PAGE TEXT ->
————
The Emergency Medical Treatment and Active Labor Act (EMTALA), despite being enacted more than 30 years ago, has produced a case examining the applicability of malpractice damages limitations that bears watching.

In Scott v. Ruston Louisiana Hospital Company, the court examined whether state medical malpractice caps are applicable to an EMTALA case. A young patient came to Northern Louisiana Medical Center’s emergency room for treatment. The physician ordered an MRI around 9 a.m. However, the MRI was not performed until after 3 p.m. The delay was alleged to be the result of a hospital policy “that requires that emergency room requests for MRIs be summarily denied and delayed until reimbursement from the insurance company has been certified.” The parents of the patient alleged that if the MRI had been timely performed, the patient’s hematoma would have been identified and treated in enough time to prevent the permanent paralysis that later developed, or that the severity of the patient’s symptoms would have been reduced.
————
DIRECTIONS FOR THIS TASK ->
Please explain, in one to three sentences, why the MRI in the EMTALA case summary was delayed, according to the allegation. The rows come from a separate source.

ENTRIES SHOWN ->
————
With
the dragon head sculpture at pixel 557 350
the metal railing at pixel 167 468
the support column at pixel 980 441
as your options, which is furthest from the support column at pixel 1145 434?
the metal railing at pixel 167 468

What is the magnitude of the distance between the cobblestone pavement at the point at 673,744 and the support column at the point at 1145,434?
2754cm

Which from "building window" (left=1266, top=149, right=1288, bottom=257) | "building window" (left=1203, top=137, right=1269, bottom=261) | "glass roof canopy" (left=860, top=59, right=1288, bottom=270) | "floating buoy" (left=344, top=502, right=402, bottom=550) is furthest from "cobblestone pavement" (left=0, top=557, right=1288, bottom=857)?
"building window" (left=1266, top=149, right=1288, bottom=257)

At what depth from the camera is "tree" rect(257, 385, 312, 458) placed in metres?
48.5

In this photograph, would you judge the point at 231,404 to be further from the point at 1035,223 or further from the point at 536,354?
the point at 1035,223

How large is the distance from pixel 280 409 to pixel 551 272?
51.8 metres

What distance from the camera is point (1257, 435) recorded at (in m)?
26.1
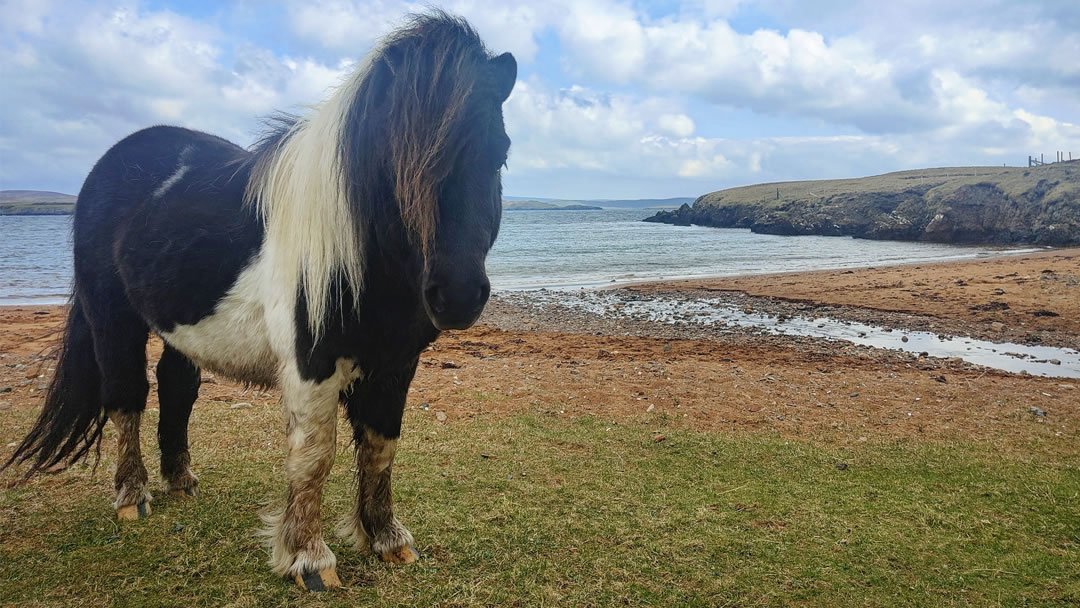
————
RESPONSE ->
The MRI was ordered around 9 a.m. but not performed until after 3 p.m. The delay was alleged to result from a hospital policy requiring that emergency room requests for MRIs be summarily denied and delayed until reimbursement from the insurance company had been certified.